An hour before parade time, there was no sign of anything scheduled for the evening. Then, parking places along Main Street started filling up. Soon cars lined the lengthened parade route from north to south through town.
Downtown was brightly lit, but the sidewalks were nearly empty. One young married couple was getting a little air in front of the Guest House. Both grew up in Fort Bragg. They, like pretty much everybody, were leery of having their names in the paper, but they were happy to say why they came to the parade.
“For the kids. The kids need this,” both said at once.
A normal Fort Bragg fall is the busiest of seasons, they noted.
“Right now is such a big time - there's football going on, Homecoming, everything,” she said.
What would they say to those who objected to holding the parade this year?

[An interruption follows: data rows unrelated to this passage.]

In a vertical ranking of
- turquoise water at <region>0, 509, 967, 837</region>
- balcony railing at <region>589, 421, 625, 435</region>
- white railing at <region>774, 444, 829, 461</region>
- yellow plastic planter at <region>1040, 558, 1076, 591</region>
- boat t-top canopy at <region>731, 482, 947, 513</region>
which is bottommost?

“You’re missing a good time,” he said.
“And it's their choice to stay home,” she added. “I mean, if you can go to Safeway with 500 people, what is the difference? It’s definitely real, but we've got to make it work for everybody.”
“If we look out for each other instead of pointing fingers, we'll get through this,” he said.
Steven Tunzi stood next to the truck that won the night's grand prize, the 2020 Holiday Lights Perpetual Trophy. The rig still blazed like an ocean liner in front of Rossi's Hardware just off Main street in Fort Bragg as parade goers scattered, and the drizzle started to return. Frank Tunzi nestled in his arms, looking like he was trying to decide whether Dad needed backup, even though it was well past bedtime.
“We worked on it yesterday for a couple hours to get it washed up,” Tunzi said. “It's a brand new truck so it didn't take much washing. Then a couple hours of design work…”
The result was an eye-popping 10-ton wall of light that obviously wowed the judges.
The Tunzis are veteran entrants in Mendocino County fairs and parades of all kinds, having been in Comptche many generations now.
“We're traditional ranchers,” he said. “We have timber, a rock quarry, a cow-calf operation. It's (the truck) normally for construction and rock-hauling.”
But it was their first time in the Holiday Lights Parade, said Tunzi, who was there with an extended group of family and friends. “We usually come in and see it, but this year we had a brand new truck.”
While getting pictures taken, fielding questions and holding Frank, Tunzi cradled the venerable Perpetual Trophy, which looks like it dates from Lighted Truck Parade days past, and which he'll give back in a couple weeks.
As the evening wrapped up, he had a few thoughts:
“The times — if it don't kill us, as in literally the community, we'll be stronger,” he said. “But there are a lot of little businesses that are going to take the hit if we don't support them. All these little towns rely on tourism. If we don't have tourism, we've got each other, and that's it.”